Cristina Ribas Vargas

Há algum tempo acredito com convicção que o estudo da variável tempo é o elemento chave não só para o desenvolvimento da física avançada, mas para a compreensão do funcionamento da economia e do próprio comportamento humano. Em economia consideramos o curto prazo como tempo relativo a algum fator de produção fixo, e o longo prazo em termos de fatores variáveis. Esta dicotomia condiciona nosso cérebro a pensar sob os dois aspectos, e enxergamos a economia como uma sucessão de fotografias, em que dados estatísticos são organizados e avaliamos sua evolução em diferentes pontos do tempo.  Mas quando pensamos que o tempo é um espectro contínuo de prazos, só conseguimos contemplar a mudança que de fato ocorre em um mercado ou sociedade, quando os olhamos como um filme sendo reproduzido. Essa alegoria trata de lembrar da importante diferença entre a análise dinâmica e a análise estática comparativa, tal como Schumpeter propunha, olhar o mundo sob o enfoque institucionalista evolucionista. Temos muito ainda a aprender sobre as aplicações dessa variável nas ciências econômicas. Os tempos de produção das firmas, por exemplo, que operam em uma mesma indústria, não são iguais nem equivalentes entre si. Agregar o produto de diferentes firmas e diferentes indústrias a fim de projetar os impactos de uma política econômica pode ser insuficiente para compreender as mudanças estruturais e as causas dos desequilíbrios no mundo real. Entender se uma trustificação ou mesmo uma fragmentação de um monopólio é resultado do surgimento de inovações implica em analisar como o novo vem surgindo ao lado do velho, sejam sob o formato de novas firmas, produtos ou processos produtivos.

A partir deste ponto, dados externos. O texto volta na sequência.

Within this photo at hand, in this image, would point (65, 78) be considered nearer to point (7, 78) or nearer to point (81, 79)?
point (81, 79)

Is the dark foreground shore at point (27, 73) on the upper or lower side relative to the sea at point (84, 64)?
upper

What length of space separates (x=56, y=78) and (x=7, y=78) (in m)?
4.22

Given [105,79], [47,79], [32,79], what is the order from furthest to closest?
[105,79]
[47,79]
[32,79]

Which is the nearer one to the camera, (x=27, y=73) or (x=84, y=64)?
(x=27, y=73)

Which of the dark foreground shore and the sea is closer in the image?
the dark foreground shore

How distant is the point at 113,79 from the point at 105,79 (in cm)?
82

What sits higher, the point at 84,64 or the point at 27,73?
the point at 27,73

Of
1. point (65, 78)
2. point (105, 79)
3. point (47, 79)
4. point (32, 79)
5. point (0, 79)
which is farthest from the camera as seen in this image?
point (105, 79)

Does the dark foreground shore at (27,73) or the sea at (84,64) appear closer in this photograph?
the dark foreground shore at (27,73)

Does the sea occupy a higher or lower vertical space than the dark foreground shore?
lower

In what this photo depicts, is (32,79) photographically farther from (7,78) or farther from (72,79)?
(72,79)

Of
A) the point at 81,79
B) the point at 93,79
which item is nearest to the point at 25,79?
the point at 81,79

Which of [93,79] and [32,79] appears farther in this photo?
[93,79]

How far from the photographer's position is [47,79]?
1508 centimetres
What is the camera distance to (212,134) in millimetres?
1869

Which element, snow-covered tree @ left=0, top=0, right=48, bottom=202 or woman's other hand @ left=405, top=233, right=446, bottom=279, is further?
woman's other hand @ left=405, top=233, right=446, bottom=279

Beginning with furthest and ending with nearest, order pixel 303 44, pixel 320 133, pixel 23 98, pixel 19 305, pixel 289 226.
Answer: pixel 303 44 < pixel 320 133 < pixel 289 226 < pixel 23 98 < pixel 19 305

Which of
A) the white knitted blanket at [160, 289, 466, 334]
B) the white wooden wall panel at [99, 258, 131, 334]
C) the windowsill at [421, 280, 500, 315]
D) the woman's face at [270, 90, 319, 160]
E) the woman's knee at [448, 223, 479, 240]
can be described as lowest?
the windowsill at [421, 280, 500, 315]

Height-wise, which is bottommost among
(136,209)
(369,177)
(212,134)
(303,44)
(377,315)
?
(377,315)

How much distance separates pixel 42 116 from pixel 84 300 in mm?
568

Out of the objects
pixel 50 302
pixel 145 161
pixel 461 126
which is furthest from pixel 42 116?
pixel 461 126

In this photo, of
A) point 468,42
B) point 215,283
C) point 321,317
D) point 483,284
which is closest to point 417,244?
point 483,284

Essa introdução, inspirada na econofísica, ocorre em uma semana em que duas notícias importantes pautaram os noticiários de economia, e pareceu-me impossível apresentá-las de forma isolada e independente. A primeira diz respeito ao comércio internacional e à imposição de tarifas de importação por Donald Trump contra produtos fabricados na China, que devem começar a valer a partir de 04 de fevereiro. A China já manifestou que o aumento unilateral de tarifas viola as regras da Organização Mundial do Comércio (OMC), e tenciona apresentar medida judicial contra os EUA. Para James Robinson, um dos autores de “Why Nations Fail”, o crescimento da China é extrativista, e prioriza a manutenção do poder do Partido Comunista Chinês(PCC) em detrimento de um desenvolvimento econômico inclusivo, e portanto, é não sustentável.

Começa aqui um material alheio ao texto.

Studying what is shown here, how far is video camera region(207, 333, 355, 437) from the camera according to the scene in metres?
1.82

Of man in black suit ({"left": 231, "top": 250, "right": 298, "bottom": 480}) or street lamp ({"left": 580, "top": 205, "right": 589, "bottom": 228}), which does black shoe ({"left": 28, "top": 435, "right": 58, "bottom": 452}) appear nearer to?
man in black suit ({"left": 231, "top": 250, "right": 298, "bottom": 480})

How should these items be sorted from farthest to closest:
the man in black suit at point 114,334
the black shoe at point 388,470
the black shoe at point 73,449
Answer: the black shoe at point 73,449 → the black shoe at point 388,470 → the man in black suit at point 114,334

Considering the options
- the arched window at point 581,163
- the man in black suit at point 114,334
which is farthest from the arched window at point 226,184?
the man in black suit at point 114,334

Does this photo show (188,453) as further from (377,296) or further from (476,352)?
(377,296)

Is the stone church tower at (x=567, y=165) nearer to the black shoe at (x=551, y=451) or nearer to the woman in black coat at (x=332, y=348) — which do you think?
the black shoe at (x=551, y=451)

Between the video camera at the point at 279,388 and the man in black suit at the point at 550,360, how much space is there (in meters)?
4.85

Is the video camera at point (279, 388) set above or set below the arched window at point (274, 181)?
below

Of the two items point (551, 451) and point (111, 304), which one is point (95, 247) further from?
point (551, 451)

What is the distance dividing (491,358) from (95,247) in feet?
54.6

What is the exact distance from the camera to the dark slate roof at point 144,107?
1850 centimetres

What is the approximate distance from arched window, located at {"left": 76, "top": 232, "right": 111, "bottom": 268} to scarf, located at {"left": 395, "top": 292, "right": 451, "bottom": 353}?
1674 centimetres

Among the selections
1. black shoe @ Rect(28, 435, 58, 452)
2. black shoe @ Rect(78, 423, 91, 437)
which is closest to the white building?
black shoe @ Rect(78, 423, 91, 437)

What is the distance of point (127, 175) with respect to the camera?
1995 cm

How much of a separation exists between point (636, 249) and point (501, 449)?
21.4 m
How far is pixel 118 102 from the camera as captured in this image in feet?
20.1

Este ano completam 47 anos desde o início da Reforma Modernizadora implementada por Deng Xiao Ping na China, que contemplava não só investimentos em indústria, ciência e tecnologia, mas introduzia um sistema de reforma agrária que eliminava o sistema de comunas, e conferia aos produtores rurais independência no gerenciamento de propriedades rurais, e ainda, previa investimentos públicos para aqueles que apresentassem aumento de produtividade e inovações em produtos e processos. A estes seria facilitado o contato com investidores estrangeiros instalados nas Zonas Econômicas Especiais da China para a formação de parcerias entre empresas estrangeiras e empresas chinesas. Esse processo fez com que, de 1979 a 2024, a China sustentasse um crescimento médio próximo de 10% ao ano, e sua economia atingiu patamares de desenvolvimento similares a países que implementaram a abertura para o mercado décadas antes. É verdade que se trata de um crescimento puxado pelas exportações, contudo atualmente a mudança estrutural já é visível, e a imposição de tarifas de importação pelo gigante EUA pode gerar resultados contrários ao esperado. A lição trazida pela China nos últimos anos foi a de que Estado e setor privado não são incompatíveis, ao contrário, se complementam.

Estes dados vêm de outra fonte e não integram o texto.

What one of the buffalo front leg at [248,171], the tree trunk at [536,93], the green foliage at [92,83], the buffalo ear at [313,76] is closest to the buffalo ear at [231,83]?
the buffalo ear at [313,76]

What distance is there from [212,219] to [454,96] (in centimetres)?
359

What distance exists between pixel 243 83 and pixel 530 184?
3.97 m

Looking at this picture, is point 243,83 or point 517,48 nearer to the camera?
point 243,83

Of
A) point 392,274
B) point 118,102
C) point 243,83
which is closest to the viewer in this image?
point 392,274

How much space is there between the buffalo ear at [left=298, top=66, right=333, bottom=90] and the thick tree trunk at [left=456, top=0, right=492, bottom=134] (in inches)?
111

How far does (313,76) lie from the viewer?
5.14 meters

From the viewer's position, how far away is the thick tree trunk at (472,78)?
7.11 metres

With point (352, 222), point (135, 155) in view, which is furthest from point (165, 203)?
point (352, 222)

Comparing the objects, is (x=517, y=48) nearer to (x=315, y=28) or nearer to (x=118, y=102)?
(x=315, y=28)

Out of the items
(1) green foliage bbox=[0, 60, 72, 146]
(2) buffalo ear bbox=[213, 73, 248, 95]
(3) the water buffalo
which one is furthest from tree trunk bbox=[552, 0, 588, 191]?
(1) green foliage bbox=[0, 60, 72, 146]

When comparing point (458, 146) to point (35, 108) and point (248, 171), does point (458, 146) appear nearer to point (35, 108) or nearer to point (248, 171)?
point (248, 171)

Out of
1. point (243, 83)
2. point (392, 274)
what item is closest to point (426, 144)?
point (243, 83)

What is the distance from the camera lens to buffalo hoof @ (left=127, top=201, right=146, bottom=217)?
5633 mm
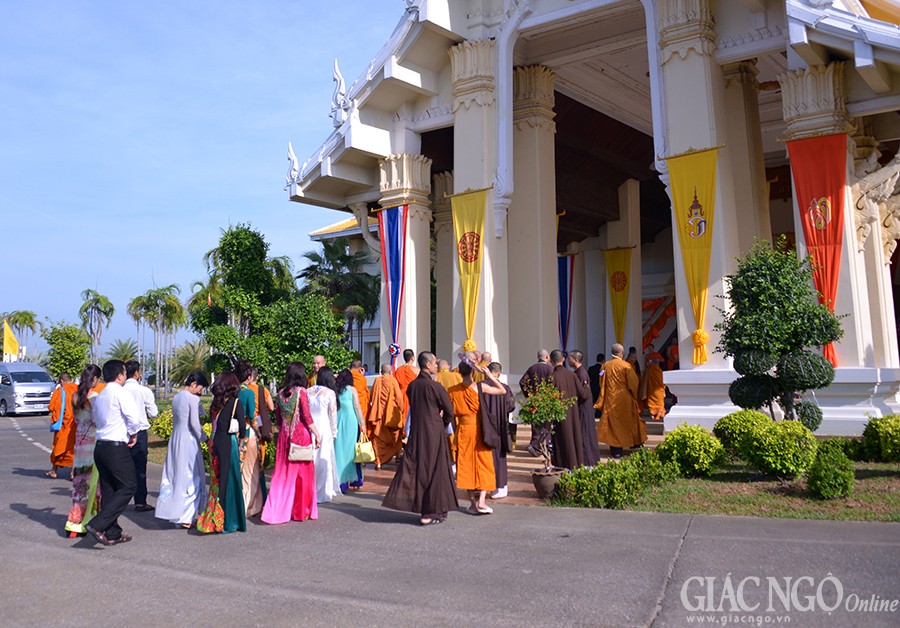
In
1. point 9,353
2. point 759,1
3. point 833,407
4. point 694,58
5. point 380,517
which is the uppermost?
point 759,1

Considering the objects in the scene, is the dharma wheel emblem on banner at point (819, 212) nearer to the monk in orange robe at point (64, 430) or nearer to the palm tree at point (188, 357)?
the monk in orange robe at point (64, 430)

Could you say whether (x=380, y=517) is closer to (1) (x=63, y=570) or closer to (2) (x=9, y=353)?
(1) (x=63, y=570)

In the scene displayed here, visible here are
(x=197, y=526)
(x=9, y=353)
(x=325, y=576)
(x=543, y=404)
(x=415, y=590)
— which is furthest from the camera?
(x=9, y=353)

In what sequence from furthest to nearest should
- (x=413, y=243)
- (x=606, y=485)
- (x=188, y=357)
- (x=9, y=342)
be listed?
(x=188, y=357) → (x=9, y=342) → (x=413, y=243) → (x=606, y=485)

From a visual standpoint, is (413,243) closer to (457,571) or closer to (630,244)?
(630,244)

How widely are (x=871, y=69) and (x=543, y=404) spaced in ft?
22.7

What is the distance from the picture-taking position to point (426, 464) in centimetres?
751

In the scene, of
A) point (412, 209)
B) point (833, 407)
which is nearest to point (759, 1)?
point (833, 407)

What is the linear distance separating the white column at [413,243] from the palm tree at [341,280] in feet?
46.4

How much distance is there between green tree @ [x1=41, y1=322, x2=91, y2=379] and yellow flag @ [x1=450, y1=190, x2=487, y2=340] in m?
18.3

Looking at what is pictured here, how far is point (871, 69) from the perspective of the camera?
1040 cm

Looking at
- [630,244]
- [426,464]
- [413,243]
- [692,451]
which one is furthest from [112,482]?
[630,244]

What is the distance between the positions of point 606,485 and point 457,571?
113 inches

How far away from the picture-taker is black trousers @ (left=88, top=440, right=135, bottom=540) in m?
6.55
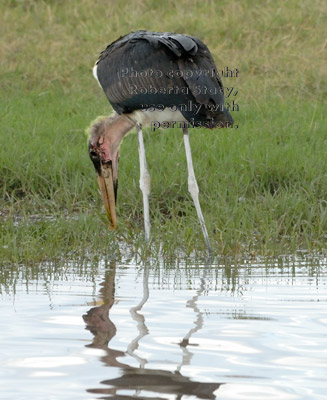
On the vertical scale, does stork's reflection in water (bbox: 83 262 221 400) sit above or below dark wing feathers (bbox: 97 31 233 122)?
below

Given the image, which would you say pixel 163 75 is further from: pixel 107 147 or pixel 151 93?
pixel 107 147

Parece que frente a sinais de restrições de importantes parceiros comerciais, a fim de manter o crescimento de suas empresas privadas a China deve buscar investimentos e parcerias com outros países. De fato, tem havido desde 2014 uma redução do número de empresas chinesas, cuja participação na economia caiu de 59% para 37%, porém tal fato parece decorrer mais de uma conjuntura comercial externa desfavorável, e da necessidade de novos incentivos à continuidade do processo de modernização, do que de uma pressão interna do PCC pelo fim dos empreendimentos privados. Além disso, é sempre importante ter em mente que as variações numéricas relativas à China são em grandes magnitudes, haja vista que se trata de uma população de 1,408 bilhões de pessoas.

É nesse ponto que introduzo a segunda notícia importante da semana: o manifesto desejo de redução da taxa básica de juros por parte do governo brasileiro, e a elevação da Selic de 12,25% para 13,25% ao ano.  A inflação segue sob controle, mas é a âncora dos juros continua a estabilizar o velho navio.

Definitivamente o tempo não é absoluto para todos os países. O Brasil priorizou o controle inflacionário desde 1994, fundamental para que o mercado e o próprio governo fossem capazes de organizar-se e de projetar orçamentos, receitas e despesas, com o mínimo de segurança. Contudo, o novo Shumpeteriano só pode vir se o crescimento econômico estiver presente. Não há receita única e certa para promoção do espetáculo do crescimento, mas há oportunidades de alianças comerciais com inovações relevantes. Um ambiente comercial pautado na cooperação foi observado quando as transações comerciais entre Brasil e China utilizaram o mecanismo de compensação direta de yuans para real, feito pelo Banco Industrial e Comercial da China. Um comércio internacional realmente competitivo não sobrevive com único vencedor hegemônico. O jogo não pode ter solução única para funcionar. O jogo de xadrez que conhecemos no ocidente originou-se na Pérsia e foi aprimorado na Europa. É um jogo onde um perde e o outro ganha. Para um jogador sair vencedor, o outro precisa perder. Na China o jogo de estratégia muito apreciado é o Wei Qi, no qual o jogador não busca uma vitória total, mas vantagens relativas. Enquanto no xadrez o objetivo é eliminar as peças do oponente, no Wei Qi o objetivo é o cerco estratégico; enquanto o xadrez ensina foco, o Wei Qi ensina flexibilidade estratégica. Na figura abaixo vemos o resultado final de uma partida de Wei Qi. As peças pretas apresentam uma pequena vantagem relativa, mas em diversos setores do tabuleiro as peças brancas vencem.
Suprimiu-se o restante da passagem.